Saturday, December 20, 2014

'Assassinated': Two NYPD Officers Killed While Sitting in Patrol Car
Two NYPD officers were killed in Brooklyn.
BY PHIL HELSEL
Nbcnews.com
NIGHTLY NEWS

Two New York City Police Department officers were fatally shot in cold blood as they sat in their police car in Brooklyn Saturday afternoon, in an attack the police commissioner and the mayor branded "an assassination."

"Today two officers were shot and killed. With no warning, no provocation, they were, quite simply, assassinated," Bratton said. "Targeted for their uniform and for the responsibility they embraced to keep the people of this city safe."
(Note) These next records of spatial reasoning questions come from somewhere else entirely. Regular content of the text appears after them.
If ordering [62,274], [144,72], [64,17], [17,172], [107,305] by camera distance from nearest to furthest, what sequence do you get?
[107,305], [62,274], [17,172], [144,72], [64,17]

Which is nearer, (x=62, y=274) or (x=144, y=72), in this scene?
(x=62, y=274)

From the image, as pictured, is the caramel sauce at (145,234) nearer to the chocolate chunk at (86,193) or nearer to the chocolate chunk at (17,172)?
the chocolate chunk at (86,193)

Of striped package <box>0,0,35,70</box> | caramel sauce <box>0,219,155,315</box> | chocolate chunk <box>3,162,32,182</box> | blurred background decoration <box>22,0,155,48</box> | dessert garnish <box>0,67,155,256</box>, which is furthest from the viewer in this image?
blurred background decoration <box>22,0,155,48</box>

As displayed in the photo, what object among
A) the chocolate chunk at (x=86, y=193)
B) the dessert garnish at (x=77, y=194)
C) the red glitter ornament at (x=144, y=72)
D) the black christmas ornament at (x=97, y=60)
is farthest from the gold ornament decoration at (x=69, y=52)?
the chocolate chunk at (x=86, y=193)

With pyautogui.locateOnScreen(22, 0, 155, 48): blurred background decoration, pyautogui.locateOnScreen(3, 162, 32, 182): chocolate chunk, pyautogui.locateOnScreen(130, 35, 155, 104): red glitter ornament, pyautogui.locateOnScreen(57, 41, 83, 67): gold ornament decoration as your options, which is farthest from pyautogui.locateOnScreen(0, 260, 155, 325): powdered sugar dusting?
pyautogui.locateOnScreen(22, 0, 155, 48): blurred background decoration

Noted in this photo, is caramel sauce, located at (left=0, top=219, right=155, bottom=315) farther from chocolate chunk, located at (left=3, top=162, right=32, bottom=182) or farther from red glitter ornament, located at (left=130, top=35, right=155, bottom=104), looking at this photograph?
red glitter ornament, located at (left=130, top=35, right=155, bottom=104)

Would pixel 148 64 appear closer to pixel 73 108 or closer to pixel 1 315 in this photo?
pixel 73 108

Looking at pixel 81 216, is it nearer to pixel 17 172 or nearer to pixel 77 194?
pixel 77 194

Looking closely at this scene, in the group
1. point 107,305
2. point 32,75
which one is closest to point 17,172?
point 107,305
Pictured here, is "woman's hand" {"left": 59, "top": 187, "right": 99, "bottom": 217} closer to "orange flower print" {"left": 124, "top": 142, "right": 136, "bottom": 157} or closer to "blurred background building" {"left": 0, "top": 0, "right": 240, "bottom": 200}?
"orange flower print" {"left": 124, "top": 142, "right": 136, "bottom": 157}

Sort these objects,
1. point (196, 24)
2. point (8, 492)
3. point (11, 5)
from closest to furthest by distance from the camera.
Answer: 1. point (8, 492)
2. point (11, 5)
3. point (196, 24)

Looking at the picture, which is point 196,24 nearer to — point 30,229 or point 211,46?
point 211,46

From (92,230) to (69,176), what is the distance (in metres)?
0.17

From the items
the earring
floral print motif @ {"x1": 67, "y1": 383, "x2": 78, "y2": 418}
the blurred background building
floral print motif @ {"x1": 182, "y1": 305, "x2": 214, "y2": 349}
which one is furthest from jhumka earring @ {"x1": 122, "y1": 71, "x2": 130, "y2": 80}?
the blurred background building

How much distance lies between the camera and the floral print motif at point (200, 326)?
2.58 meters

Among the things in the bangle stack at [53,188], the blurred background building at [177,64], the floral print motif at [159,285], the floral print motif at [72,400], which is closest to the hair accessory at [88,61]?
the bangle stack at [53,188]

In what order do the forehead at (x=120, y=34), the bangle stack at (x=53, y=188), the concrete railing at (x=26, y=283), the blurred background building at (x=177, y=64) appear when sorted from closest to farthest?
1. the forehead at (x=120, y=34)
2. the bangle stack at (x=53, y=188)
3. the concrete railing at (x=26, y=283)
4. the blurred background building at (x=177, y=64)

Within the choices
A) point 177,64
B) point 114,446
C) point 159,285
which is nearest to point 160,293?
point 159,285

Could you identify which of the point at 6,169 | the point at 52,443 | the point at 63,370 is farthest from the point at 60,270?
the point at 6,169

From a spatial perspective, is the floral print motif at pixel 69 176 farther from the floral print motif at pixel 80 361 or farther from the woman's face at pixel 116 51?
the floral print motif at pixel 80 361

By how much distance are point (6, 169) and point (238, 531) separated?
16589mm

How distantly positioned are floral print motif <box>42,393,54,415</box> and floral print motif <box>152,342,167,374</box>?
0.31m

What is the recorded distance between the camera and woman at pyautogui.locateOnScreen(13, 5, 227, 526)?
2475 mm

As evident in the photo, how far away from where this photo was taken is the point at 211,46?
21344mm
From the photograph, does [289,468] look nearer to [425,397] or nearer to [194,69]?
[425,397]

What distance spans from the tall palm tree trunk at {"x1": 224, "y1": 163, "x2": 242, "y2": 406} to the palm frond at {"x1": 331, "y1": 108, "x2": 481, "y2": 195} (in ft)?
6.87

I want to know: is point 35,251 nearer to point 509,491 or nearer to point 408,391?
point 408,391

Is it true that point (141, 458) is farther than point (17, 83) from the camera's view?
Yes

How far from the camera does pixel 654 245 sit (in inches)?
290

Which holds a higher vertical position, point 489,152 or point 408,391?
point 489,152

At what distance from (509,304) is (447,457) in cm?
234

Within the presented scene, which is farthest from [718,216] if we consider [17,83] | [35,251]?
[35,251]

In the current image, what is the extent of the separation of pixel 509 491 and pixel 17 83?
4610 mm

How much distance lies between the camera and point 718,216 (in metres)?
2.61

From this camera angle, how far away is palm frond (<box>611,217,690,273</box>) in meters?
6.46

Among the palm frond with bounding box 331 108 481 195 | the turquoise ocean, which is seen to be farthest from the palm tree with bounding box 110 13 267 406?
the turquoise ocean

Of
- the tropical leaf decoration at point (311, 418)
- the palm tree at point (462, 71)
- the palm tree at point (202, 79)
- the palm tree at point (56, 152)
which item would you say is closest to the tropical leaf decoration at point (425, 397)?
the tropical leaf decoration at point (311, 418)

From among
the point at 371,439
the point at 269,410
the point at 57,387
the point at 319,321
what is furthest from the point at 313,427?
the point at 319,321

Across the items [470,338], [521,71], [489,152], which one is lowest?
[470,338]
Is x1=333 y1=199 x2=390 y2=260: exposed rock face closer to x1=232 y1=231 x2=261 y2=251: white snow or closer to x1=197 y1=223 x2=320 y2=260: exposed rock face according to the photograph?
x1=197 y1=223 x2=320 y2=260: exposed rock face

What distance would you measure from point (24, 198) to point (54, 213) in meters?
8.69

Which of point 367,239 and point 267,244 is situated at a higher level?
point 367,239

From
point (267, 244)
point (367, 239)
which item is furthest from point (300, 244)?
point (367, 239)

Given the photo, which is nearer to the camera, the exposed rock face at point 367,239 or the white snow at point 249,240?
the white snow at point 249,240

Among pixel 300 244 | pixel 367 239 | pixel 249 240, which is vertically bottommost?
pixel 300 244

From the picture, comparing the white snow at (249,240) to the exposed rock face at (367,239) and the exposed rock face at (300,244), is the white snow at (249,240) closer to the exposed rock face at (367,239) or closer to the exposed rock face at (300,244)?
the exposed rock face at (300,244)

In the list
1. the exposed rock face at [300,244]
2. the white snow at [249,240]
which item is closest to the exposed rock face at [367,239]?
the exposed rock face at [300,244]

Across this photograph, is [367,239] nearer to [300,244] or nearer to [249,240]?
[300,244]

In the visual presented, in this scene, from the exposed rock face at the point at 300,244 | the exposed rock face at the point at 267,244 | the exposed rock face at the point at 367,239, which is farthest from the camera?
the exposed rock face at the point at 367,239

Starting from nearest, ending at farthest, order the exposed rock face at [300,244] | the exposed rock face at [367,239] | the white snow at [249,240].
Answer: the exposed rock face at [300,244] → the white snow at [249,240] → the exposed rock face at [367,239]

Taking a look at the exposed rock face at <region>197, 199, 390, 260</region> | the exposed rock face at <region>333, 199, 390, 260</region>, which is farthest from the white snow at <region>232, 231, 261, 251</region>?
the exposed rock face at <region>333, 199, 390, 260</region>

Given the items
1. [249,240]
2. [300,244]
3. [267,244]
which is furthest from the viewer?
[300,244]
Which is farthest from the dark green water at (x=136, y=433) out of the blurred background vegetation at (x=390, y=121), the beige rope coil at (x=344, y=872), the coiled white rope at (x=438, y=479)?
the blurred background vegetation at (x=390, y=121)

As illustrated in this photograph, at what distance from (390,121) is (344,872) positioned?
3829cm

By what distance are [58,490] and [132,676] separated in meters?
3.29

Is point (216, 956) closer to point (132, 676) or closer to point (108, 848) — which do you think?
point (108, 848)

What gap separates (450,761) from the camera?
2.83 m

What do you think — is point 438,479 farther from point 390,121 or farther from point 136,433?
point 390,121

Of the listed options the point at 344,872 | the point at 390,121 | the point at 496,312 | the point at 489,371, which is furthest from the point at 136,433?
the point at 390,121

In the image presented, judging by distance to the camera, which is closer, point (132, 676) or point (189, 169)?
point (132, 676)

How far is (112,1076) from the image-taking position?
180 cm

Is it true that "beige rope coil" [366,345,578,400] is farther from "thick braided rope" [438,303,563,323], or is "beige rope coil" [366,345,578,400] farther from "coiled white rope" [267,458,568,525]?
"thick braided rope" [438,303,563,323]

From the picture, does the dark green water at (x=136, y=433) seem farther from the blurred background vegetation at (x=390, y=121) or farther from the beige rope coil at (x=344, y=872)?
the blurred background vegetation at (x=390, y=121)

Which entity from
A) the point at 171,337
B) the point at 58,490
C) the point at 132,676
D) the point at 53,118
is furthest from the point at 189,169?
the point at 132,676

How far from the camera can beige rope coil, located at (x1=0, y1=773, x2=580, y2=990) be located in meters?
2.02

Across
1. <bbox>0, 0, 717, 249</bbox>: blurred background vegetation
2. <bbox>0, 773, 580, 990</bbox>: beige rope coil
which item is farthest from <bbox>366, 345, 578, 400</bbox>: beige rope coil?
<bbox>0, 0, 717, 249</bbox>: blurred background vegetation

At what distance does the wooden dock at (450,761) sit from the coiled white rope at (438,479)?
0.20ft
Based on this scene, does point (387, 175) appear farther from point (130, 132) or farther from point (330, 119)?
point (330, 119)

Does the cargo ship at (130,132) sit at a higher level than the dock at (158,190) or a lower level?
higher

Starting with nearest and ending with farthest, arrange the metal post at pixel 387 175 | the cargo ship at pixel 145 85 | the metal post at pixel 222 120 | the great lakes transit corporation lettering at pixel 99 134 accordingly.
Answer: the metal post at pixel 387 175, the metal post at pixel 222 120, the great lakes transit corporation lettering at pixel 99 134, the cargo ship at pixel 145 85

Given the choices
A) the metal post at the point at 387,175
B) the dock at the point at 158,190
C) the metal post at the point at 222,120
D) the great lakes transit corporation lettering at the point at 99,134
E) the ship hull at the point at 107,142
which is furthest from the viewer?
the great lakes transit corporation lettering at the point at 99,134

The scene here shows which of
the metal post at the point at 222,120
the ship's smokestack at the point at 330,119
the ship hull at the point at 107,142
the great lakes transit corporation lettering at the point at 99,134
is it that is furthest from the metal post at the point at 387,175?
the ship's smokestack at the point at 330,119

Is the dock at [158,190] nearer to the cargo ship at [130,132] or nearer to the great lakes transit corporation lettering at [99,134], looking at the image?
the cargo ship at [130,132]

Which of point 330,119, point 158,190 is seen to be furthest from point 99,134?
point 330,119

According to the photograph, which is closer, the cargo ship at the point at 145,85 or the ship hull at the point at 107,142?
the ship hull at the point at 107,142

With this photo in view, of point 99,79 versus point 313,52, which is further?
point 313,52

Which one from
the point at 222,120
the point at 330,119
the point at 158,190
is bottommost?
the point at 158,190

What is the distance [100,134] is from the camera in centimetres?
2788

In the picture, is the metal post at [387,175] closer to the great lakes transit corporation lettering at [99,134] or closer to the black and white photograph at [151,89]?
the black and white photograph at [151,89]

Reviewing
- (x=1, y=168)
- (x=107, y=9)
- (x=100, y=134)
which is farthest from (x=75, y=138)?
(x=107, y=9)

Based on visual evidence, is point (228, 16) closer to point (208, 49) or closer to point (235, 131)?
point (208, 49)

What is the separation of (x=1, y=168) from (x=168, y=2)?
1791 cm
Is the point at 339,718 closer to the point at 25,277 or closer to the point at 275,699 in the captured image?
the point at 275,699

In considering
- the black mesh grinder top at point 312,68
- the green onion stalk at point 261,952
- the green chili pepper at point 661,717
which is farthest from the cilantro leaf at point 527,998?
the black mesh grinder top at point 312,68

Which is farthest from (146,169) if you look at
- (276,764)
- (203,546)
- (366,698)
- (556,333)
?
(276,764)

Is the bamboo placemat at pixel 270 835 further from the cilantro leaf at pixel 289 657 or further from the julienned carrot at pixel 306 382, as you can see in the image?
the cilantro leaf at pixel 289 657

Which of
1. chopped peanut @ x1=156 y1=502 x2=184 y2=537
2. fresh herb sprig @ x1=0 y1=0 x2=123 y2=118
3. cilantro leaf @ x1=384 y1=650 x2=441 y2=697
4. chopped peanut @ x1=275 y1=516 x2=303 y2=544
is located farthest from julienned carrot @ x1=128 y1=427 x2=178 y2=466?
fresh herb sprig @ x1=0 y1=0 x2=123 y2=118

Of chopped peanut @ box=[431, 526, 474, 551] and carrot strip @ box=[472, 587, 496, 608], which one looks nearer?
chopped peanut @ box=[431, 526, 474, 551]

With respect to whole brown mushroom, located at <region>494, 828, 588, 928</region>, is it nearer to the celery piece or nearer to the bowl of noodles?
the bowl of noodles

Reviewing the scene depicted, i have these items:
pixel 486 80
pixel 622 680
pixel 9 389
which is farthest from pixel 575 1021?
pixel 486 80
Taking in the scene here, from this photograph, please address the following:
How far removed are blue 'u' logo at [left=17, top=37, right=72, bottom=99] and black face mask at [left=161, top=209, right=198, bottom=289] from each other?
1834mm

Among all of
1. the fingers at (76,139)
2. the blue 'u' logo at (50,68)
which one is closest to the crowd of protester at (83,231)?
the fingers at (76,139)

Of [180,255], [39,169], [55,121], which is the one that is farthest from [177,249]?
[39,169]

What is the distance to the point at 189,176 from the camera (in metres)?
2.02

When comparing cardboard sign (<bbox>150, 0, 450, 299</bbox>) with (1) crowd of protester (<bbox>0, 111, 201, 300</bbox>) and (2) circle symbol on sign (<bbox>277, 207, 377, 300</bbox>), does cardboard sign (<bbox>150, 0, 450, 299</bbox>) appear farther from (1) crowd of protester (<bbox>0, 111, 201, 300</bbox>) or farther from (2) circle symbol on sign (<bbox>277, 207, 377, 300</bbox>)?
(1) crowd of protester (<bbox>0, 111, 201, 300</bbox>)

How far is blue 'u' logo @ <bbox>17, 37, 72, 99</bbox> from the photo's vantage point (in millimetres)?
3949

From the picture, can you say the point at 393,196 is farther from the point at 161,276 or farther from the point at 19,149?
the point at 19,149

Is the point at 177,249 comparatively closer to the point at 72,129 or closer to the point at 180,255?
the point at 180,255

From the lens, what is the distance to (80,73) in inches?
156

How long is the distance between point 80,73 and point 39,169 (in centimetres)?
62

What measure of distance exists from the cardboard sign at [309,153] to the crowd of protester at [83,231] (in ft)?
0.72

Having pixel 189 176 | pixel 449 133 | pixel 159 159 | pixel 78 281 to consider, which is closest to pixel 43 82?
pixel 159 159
The officers were shot by a gunman who "took a shooting stance" outside their car in the Bedford-Stuyvesant section of Brooklyn and fired through the passenger side window at 2:47 p.m., Police Commissioner William Bratton said at a news conference. The attack was so sudden that officers, Wenjian Liu and Rafael Ramos, may not have even known what was occurring, Bratton said.

The gunman, identified as Ismaaiyl Brinsley, ran into a subway stop and turned the gun on himself after killing the two officers. Bratton said the gunman traveled to New York City from the Baltimore area, where he earlier shot a former girlfriend, and then carried out the killings. Officials said social media postings indicated a hatred of police.

Huge protests erupted in New York and also across the country in recent weeks after grand juries declined to indict white police officers in the deaths of unarmed black men Michael Brown and Eric Garner.

"These officers were shot execution style, a particularly despicable act that goes to the very heart of our society," de Blasio said. "It is an attack on all of us. It is an attack on everything we hold dear."

The Rev. Al Sharpton, who has led protests over the deaths of Brown and Garner, denounced the officers' killings. "I have spoken to the Garner family and we are outraged by the early reports of the police killed in Brooklyn today," Sharpton said in a statement. "Any use of the names of Eric Garner and Michael Brown, in connection with any violence or killing of police, is reprehensible and against the pursuit of justice in both cases."

New York City Councilman Robert E. Cornegy, who represents Bedford-Stuyvesant, told reporters that while there has been a lot of frustration in the community over Garner decision, "I don't think anybody in their right mind would call for the death of an officer." He said both officers were stationed in the neighborhood as part of a months-long crime-reduction initiative that he welcomed.

"This is stunning. We're all as a community stunned," he said. "They were not overpolicing, they were just a presence. … We believe here we been in the partnership with law enforcement to reduce crime. This could not be any worse."

If the gunman was motivated by a hatred of police, it would be the second such attack in recent months. In October, a man attacked a group of officers with a hatchet as they were posing for a photograph. One officer was hit in the arm and another was struck in the head, and the attacker, Zale Thompson, was shot dead. FBI Director James Comey called that assault "an act of terror" that was ideologically driven.

Protests over the deaths of Garner and Brown continued Saturday with protests in the nation's two largest shopping malls, on the busiest shopping day of the year. Twelve people were arrested after crowds briefly shut down parts of the massive Mall of America in Bloomington, Minnesota, and protesters staged a die-in at the King of Prussia Mall in suburban Philadelphia.